::: Input material

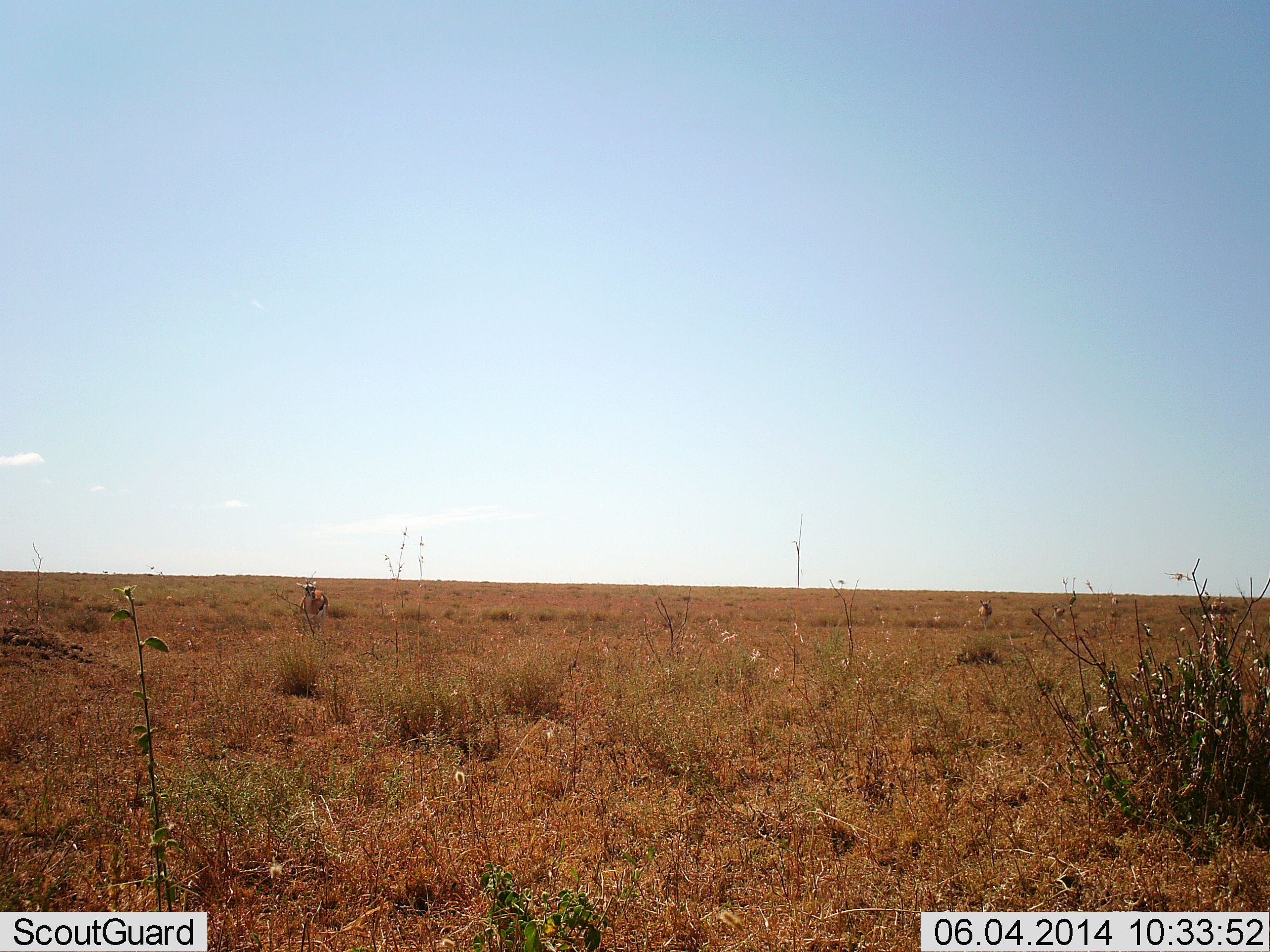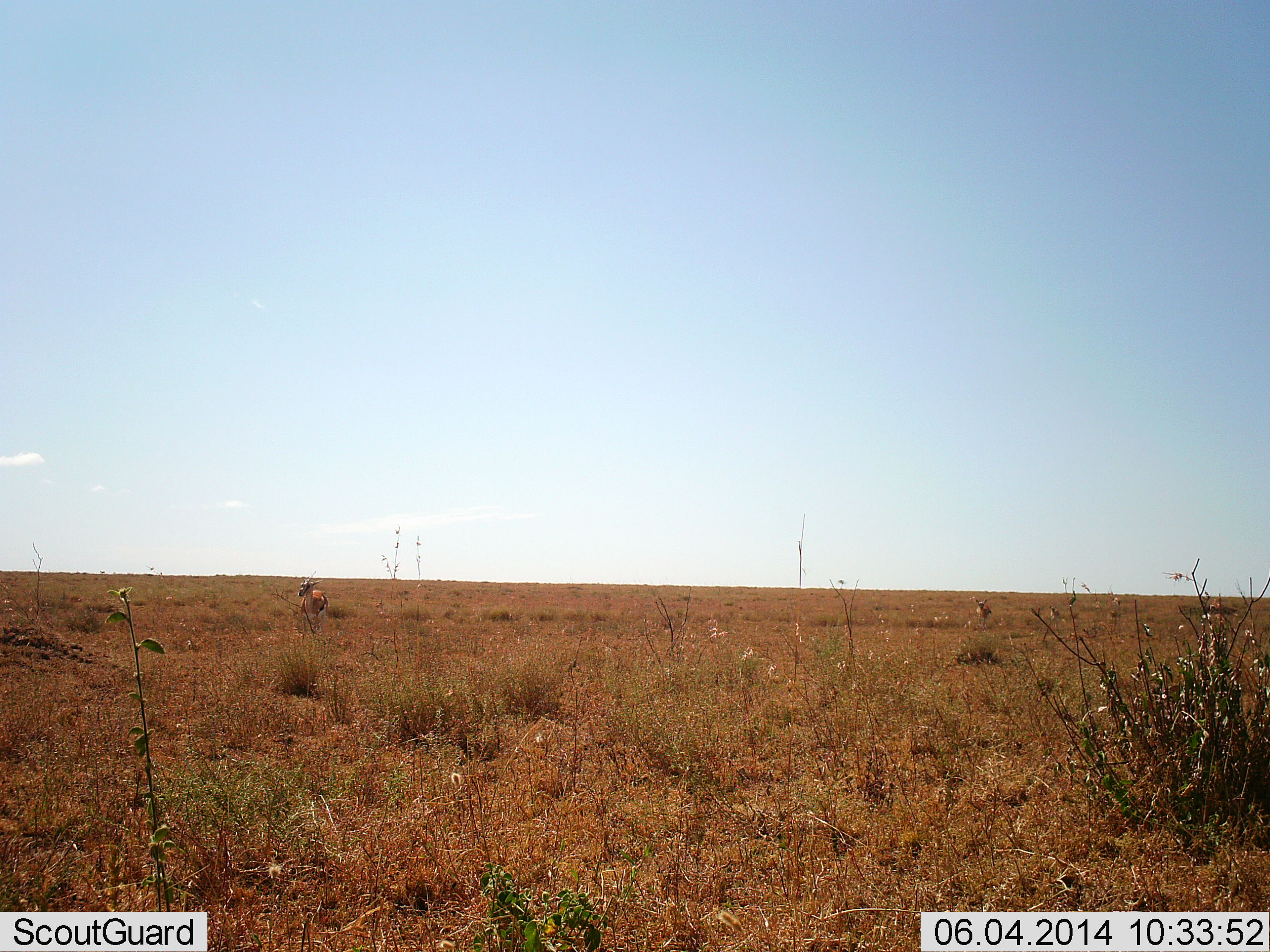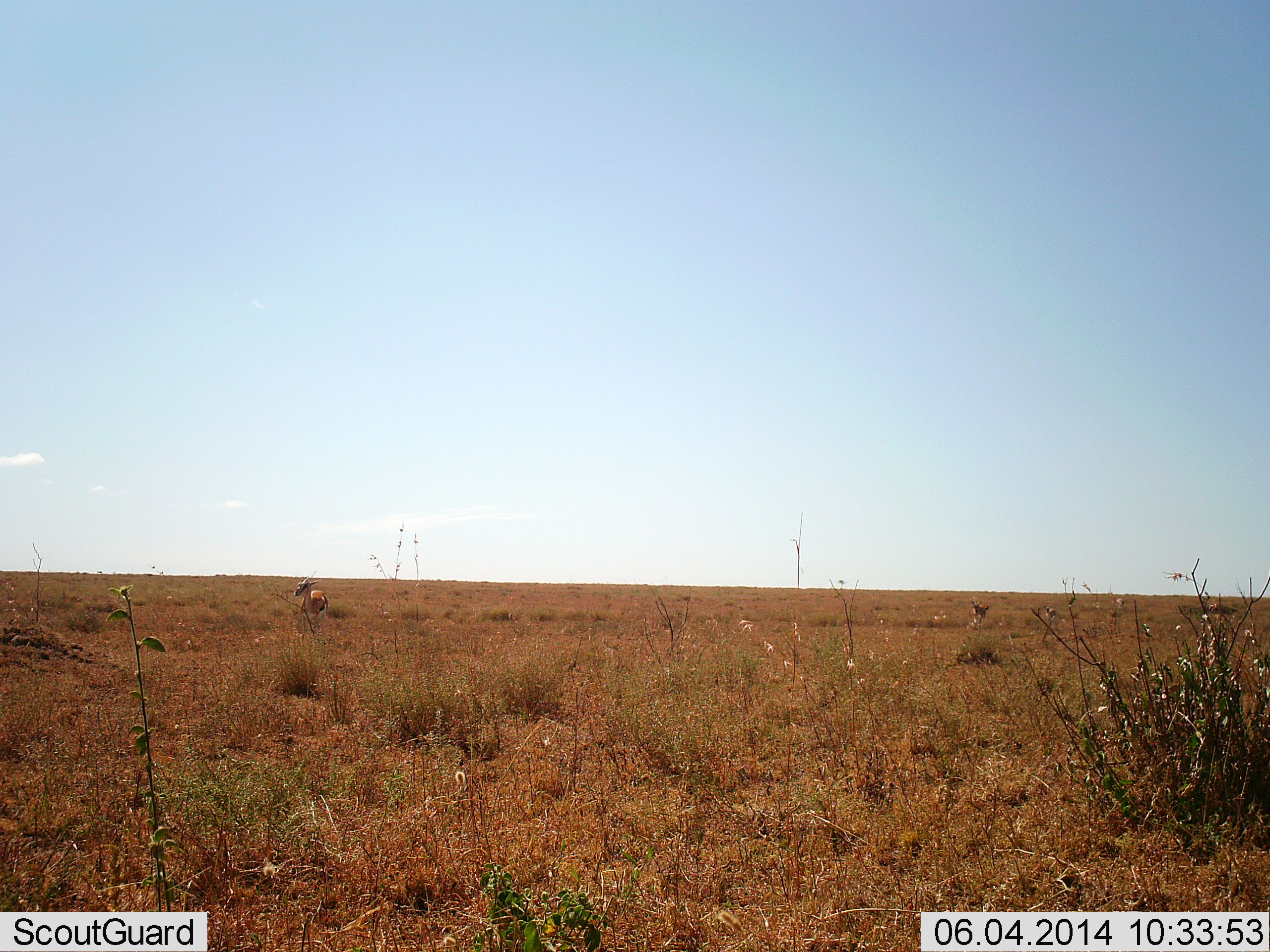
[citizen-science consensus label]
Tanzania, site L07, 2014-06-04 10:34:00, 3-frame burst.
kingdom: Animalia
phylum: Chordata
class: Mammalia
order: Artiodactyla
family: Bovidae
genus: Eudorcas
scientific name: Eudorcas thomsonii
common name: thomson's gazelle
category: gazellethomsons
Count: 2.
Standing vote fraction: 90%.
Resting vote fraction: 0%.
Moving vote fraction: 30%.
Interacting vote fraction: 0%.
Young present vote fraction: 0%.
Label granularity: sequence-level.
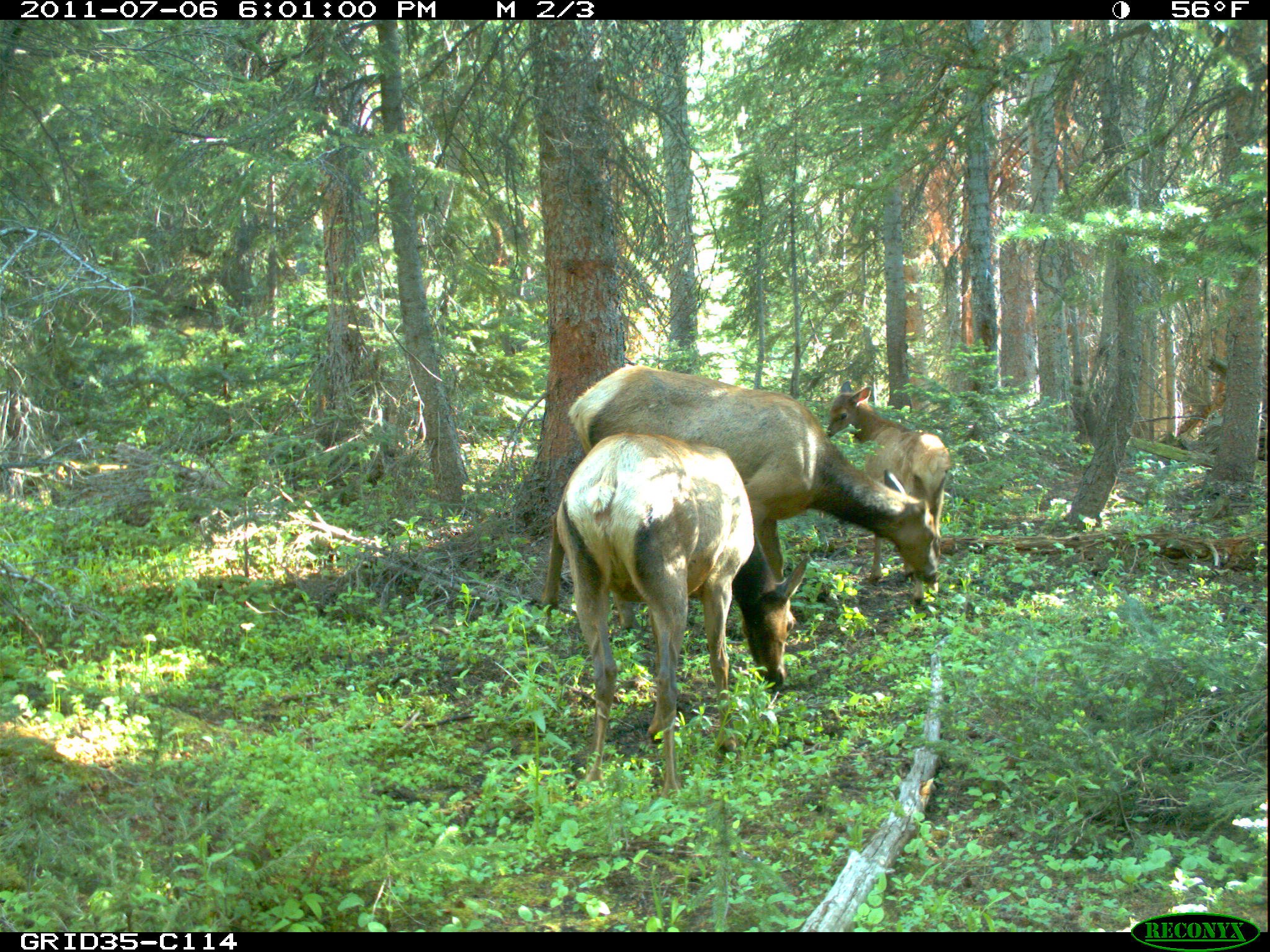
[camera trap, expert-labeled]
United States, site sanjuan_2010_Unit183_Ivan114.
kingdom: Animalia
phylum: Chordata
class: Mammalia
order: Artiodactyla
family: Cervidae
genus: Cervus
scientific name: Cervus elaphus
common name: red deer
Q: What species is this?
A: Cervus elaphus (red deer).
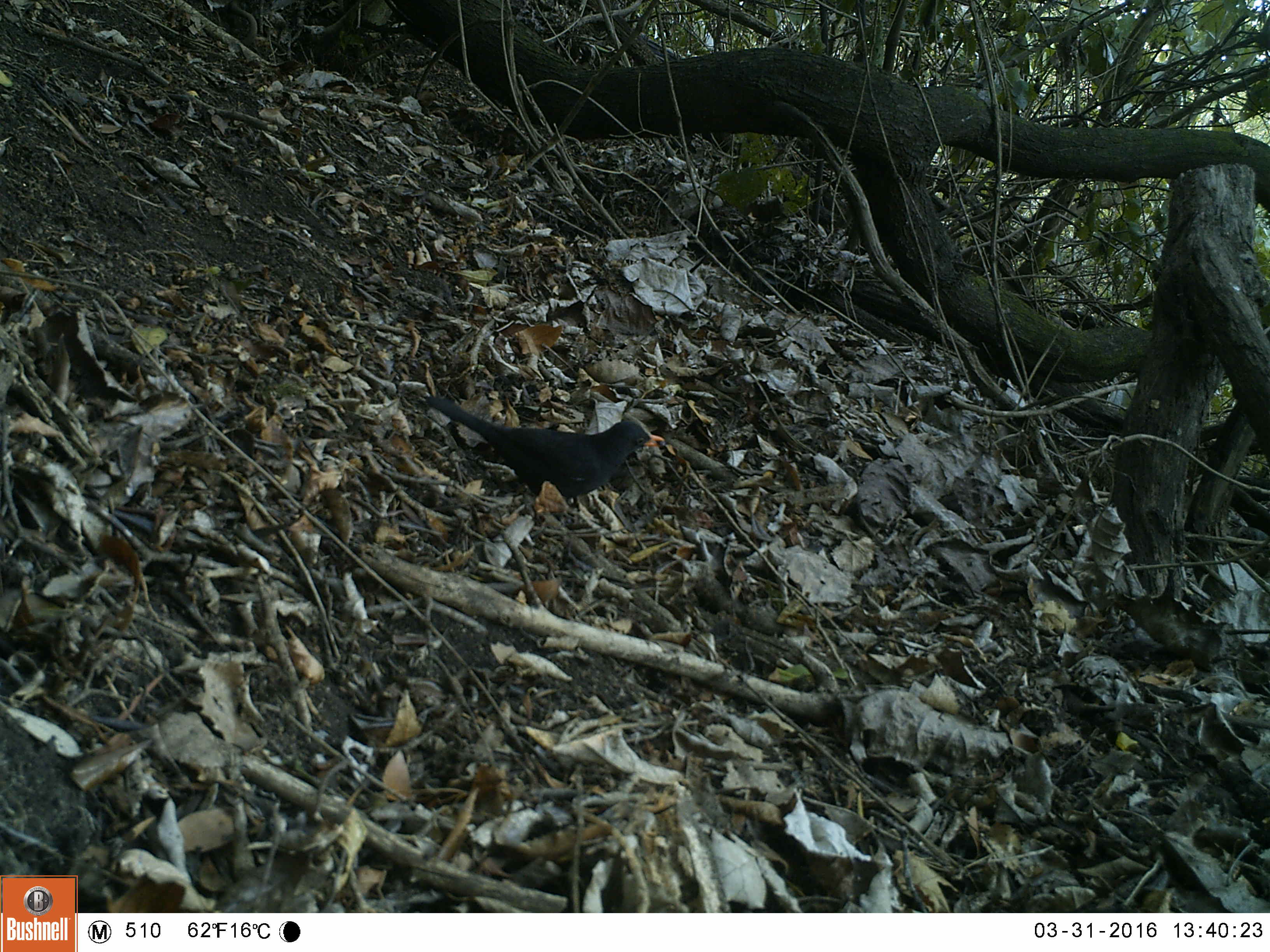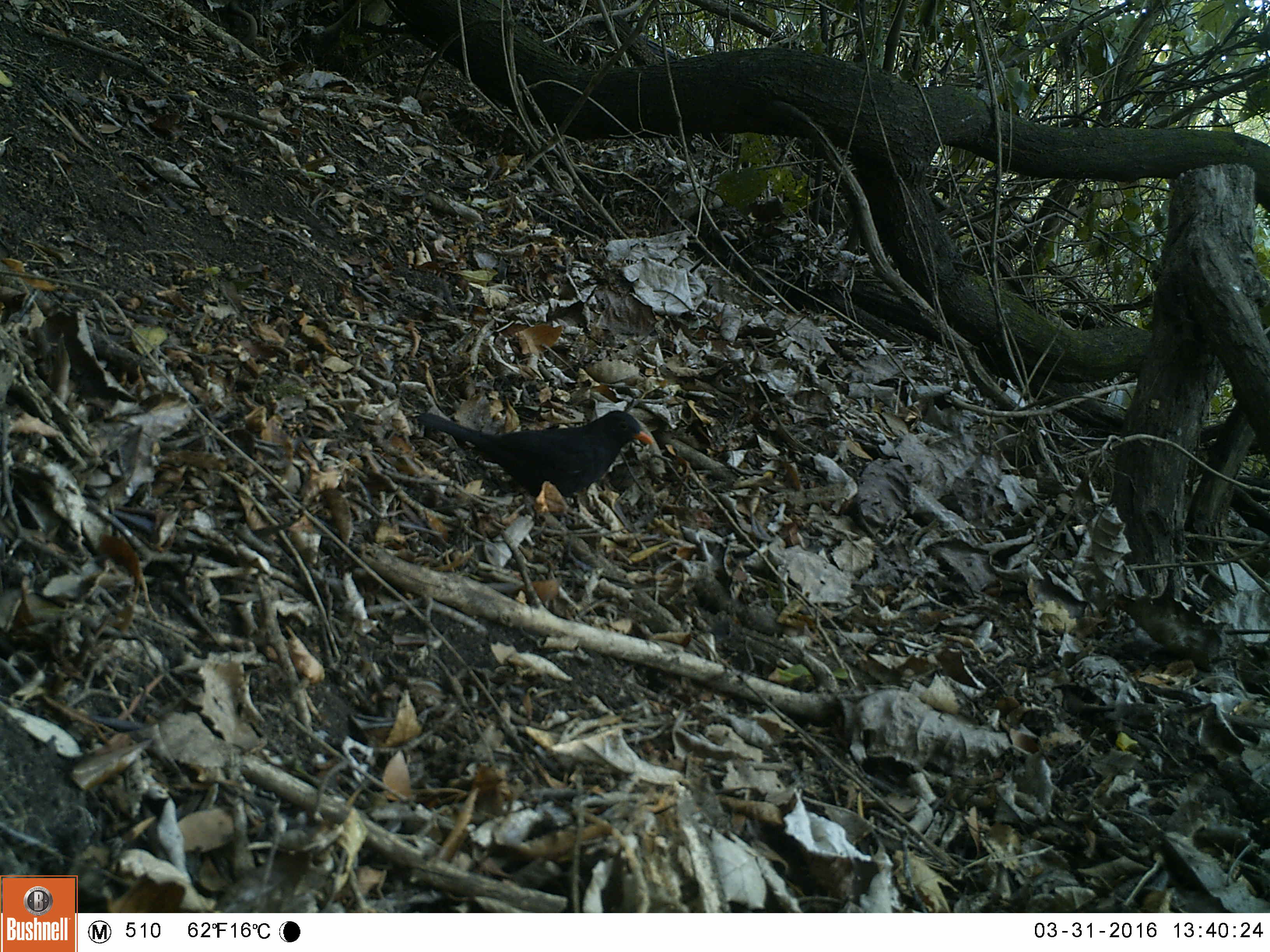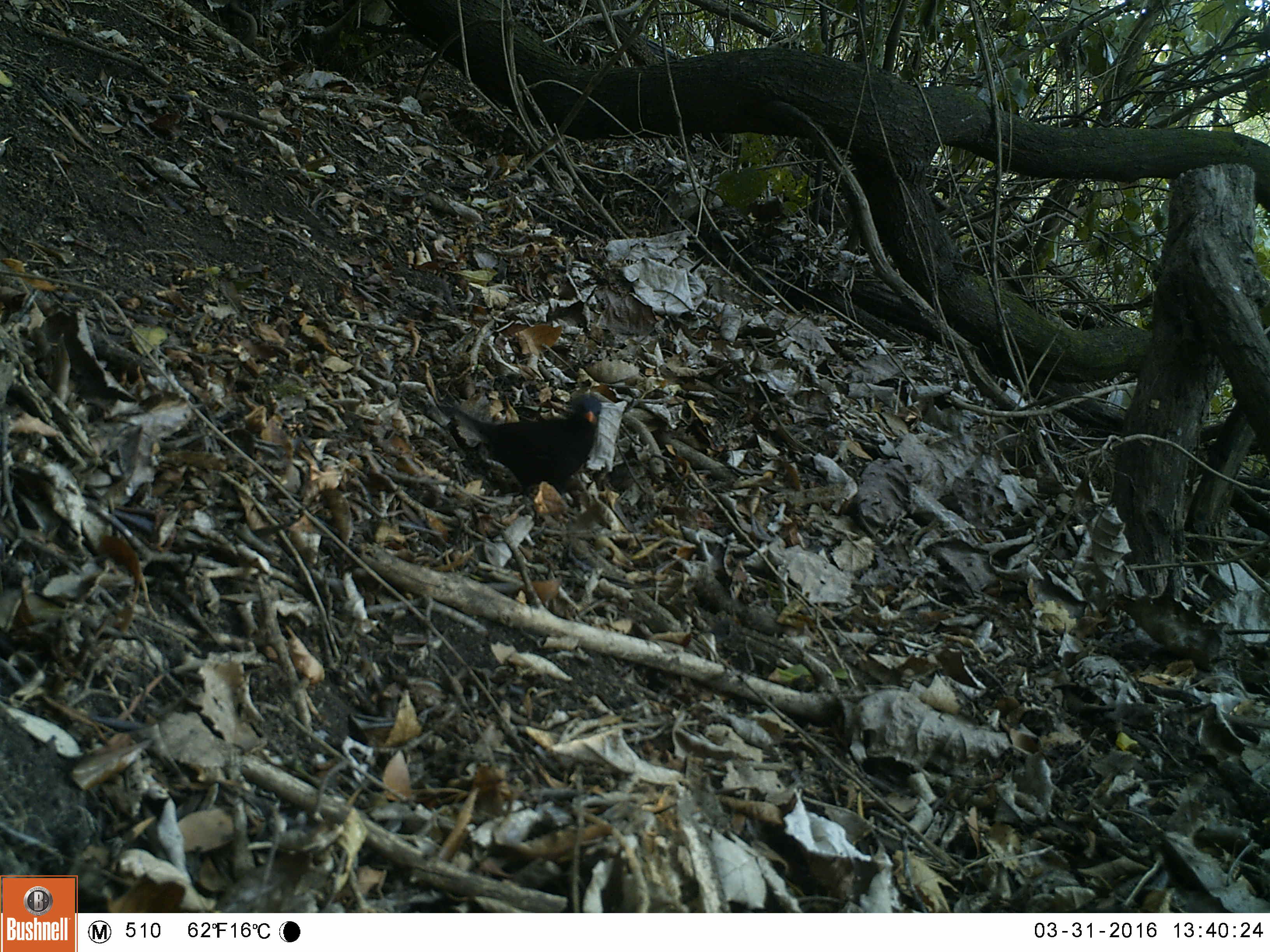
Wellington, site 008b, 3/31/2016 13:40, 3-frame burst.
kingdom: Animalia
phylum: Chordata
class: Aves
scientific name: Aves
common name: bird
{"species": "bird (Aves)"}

::::::

### The task
Nothing but the lines from the one holding "A: Cervus elaphus (red deer)." through the last line of the entries should be written out, exactly and inclusively, minus the pictures.

### Task response
A: Cervus elaphus (red deer).
Wellington, site 008b, 3/31/2016 13:40, 3-frame burst.
kingdom: Animalia
phylum: Chordata
class: Aves
scientific name: Aves
common name: bird
{"species": "bird (Aves)"}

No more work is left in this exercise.